WB: Maryland does have a maturing life sciences community. So you are able to find that people are becoming available. We were surprised, I think, to find that it’s not as difficult as one might think. We do have a lot of executives that have been there in Maryland because a lot of the bio startups – most of which have been down by Montgomery County because of the NIH and federal government – but there still is a good supply.
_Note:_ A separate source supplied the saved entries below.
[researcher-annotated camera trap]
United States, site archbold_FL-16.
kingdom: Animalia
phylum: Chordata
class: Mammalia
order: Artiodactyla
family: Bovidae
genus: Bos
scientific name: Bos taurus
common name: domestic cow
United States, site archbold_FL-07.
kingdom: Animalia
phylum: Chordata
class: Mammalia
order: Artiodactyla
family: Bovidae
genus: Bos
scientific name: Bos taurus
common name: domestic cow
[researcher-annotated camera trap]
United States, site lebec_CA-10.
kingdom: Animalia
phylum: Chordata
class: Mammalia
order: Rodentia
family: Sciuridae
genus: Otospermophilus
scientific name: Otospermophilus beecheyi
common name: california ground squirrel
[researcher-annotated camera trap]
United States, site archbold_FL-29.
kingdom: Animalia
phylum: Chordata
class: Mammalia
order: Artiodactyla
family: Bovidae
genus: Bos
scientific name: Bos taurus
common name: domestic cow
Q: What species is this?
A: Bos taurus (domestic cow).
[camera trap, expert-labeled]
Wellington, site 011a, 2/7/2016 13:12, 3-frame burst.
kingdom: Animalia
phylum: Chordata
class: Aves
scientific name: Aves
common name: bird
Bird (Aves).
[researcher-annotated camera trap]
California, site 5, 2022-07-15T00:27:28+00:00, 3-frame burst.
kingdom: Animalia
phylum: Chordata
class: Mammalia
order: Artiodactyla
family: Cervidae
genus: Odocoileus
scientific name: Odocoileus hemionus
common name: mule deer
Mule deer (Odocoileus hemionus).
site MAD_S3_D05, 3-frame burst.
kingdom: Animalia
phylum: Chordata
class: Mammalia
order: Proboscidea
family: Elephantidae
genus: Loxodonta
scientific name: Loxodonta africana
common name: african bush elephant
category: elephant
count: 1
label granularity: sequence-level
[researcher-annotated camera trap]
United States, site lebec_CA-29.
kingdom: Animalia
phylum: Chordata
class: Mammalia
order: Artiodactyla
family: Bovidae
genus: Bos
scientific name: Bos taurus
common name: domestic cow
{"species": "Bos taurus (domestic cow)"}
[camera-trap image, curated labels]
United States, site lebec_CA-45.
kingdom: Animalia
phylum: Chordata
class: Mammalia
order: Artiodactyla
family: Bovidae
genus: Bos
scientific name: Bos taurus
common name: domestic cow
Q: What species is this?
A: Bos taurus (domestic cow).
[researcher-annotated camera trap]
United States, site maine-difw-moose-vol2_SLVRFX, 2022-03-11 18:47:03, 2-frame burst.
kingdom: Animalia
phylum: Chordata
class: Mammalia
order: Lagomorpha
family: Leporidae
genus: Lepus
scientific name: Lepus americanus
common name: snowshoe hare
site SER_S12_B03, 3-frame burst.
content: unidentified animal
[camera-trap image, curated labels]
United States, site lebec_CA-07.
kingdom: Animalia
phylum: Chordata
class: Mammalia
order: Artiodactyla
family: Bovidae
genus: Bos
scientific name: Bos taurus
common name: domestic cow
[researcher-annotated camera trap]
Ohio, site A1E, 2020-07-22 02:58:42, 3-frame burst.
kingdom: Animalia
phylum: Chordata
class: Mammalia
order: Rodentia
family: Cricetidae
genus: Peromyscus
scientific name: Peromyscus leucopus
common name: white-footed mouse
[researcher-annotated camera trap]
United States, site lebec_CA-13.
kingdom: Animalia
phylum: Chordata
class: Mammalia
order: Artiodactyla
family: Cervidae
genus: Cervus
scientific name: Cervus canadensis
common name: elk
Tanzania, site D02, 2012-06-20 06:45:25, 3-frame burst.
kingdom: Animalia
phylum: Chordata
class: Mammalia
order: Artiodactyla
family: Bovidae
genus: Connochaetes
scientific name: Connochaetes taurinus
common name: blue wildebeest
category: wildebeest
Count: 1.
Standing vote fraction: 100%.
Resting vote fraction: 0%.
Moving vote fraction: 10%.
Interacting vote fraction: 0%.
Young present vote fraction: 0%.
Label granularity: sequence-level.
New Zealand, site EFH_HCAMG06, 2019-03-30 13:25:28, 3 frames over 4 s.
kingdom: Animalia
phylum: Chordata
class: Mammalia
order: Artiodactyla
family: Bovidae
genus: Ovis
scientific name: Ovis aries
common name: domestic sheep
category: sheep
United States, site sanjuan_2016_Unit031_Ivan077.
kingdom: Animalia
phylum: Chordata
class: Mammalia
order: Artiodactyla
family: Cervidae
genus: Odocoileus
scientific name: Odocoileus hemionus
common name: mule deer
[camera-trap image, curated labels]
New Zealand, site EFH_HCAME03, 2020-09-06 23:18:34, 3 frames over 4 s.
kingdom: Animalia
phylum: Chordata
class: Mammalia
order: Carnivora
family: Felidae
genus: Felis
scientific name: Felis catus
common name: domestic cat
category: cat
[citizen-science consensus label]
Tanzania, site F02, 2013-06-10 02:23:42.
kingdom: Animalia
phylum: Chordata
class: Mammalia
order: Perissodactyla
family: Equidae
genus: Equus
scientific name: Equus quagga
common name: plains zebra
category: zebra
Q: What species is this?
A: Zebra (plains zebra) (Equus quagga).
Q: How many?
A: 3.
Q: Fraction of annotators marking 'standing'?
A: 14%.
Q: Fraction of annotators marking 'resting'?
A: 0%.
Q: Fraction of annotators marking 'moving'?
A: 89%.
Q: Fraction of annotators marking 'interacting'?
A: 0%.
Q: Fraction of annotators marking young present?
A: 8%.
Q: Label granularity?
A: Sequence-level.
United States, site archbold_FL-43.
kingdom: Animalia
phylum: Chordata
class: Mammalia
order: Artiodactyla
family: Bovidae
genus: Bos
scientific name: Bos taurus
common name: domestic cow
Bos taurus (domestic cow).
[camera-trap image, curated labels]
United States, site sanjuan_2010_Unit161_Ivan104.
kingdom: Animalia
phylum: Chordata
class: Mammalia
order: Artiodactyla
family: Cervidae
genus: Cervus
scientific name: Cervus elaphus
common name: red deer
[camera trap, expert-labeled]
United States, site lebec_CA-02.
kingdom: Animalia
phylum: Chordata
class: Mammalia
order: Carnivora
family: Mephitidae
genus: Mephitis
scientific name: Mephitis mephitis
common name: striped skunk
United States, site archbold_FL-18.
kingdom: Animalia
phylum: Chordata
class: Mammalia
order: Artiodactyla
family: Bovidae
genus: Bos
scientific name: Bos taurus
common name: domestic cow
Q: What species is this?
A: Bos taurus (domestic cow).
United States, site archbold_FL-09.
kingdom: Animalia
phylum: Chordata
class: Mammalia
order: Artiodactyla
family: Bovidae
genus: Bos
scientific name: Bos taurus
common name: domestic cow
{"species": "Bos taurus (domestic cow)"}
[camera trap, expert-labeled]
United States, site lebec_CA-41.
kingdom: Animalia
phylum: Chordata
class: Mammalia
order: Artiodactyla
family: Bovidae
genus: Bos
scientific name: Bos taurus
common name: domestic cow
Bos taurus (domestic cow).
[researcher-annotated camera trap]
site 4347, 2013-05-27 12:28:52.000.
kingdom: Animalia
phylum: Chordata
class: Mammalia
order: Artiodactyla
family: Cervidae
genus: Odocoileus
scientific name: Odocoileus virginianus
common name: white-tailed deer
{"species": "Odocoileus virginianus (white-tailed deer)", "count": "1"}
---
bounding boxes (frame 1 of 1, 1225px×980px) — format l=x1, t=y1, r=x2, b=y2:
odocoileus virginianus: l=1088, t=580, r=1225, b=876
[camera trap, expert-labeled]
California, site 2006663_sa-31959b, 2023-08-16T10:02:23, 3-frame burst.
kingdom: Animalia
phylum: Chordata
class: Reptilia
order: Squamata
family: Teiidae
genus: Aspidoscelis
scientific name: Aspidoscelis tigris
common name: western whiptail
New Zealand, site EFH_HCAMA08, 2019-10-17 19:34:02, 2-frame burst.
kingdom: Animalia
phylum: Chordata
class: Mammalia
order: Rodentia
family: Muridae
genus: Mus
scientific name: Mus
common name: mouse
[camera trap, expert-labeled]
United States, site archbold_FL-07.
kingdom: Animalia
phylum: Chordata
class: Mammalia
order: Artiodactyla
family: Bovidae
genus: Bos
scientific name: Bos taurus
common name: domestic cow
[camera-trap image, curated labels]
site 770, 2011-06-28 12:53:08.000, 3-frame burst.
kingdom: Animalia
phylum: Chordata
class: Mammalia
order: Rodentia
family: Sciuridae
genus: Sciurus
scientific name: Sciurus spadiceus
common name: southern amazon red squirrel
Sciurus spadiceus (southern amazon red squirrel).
And UMBC and [Hopkins] now have biotech parks for companies to come in, and there is a rich research environment in the state.
 
Are there specific areas within the life sciences that are more conducive or more difficult to create startups around?
 
SK: Of the 12 last year, seven are oncology based. We’re very strong in oncology at Hopkins, and that’s an area that has a huge marketplace, so it’s very VC-fundable.
 
Medical devices are another area, and although we didn’t have any this past year, the first one we have done this year was actually a medical device. That’s another area that’s probably a little quicker to market and is VC-fundable.
 
WB: Metabolic disease is probably another good area, because there is such a big potential market, which attracts the investment.
 
Are these areas more conducive for startups than for licensing to established companies, or is it fairly equal?
 
SK: It comes down to unmet need. If there is a large unmet need, that’s a sweet spot for the startup companies, but it is usually too early for the pharmas to take it. The other area that we haven’t had any in, but will, is engineering. Some of this is also medical-related – mostly medical device stuff.